Traitement de l’infertilité : discrimination entre H et F ?

Pas de prise en charge après 43 ans pour les femmes, mais absence de limite d’âge concernant la prise en charge des traitements masculins de l’infertilité :

une discrimination prohibée par la Convention de sauvegarde des droits de l’Homme ?...

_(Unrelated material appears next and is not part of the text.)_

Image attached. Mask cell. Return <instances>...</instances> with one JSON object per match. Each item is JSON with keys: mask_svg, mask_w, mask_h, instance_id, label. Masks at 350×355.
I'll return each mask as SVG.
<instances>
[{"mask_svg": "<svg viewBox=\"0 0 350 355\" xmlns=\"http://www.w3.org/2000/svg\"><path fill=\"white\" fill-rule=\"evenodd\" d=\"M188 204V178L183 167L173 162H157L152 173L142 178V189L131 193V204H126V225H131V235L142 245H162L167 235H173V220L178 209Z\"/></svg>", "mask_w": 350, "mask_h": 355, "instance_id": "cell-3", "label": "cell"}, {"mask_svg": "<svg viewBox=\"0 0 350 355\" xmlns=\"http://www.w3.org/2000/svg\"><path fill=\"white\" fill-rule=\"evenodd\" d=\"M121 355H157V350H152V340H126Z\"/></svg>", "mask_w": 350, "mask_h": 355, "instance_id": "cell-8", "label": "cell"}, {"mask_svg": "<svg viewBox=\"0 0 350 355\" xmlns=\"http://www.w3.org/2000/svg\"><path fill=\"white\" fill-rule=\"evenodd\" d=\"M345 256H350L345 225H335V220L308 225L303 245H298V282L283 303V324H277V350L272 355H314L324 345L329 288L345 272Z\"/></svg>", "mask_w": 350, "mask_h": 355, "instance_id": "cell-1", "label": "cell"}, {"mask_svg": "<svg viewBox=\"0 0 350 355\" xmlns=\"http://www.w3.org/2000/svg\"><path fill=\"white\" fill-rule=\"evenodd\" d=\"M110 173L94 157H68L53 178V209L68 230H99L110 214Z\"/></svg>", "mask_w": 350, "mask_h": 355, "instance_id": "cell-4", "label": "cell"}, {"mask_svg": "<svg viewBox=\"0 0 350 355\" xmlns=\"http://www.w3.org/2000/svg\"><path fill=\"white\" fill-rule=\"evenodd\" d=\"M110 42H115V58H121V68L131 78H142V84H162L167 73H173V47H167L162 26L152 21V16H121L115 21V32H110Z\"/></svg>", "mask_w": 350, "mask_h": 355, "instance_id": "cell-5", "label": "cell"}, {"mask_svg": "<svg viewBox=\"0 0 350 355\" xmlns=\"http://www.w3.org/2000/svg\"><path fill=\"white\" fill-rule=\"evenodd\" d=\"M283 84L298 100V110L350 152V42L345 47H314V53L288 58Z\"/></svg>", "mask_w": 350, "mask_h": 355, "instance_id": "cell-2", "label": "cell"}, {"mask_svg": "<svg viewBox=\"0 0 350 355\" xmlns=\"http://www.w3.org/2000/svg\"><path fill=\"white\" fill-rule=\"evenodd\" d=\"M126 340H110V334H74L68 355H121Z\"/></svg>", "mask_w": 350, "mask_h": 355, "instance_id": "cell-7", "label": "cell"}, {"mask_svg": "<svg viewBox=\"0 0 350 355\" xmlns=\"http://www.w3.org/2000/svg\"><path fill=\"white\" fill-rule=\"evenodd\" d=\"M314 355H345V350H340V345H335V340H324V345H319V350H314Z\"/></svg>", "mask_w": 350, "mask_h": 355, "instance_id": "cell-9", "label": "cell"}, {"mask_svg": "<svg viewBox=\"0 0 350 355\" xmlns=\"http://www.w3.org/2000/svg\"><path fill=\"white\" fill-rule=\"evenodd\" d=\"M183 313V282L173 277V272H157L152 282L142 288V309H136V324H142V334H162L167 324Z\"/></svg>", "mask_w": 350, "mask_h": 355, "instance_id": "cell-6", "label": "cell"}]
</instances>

(Cour de cassation, arrêt du 21 janvier 2016)

   Comme fréquemment dans les rubriques de jurisprudence sur la prise en charge des traitements de l’infertilité, une femme ayant dépassé son 43ème anniversaire demande auprès de sa CPAM la prise en charge d’une fécondation in vitro réalisée avec succès en Espagne.

   L’état du droit (notamment articles R. 332-4 et L. 162-I-7 du code de la Sécurité sociale) est fréquemment rapporté dans cette rubrique, compte tenu de l’évolution de la jurisprudence française.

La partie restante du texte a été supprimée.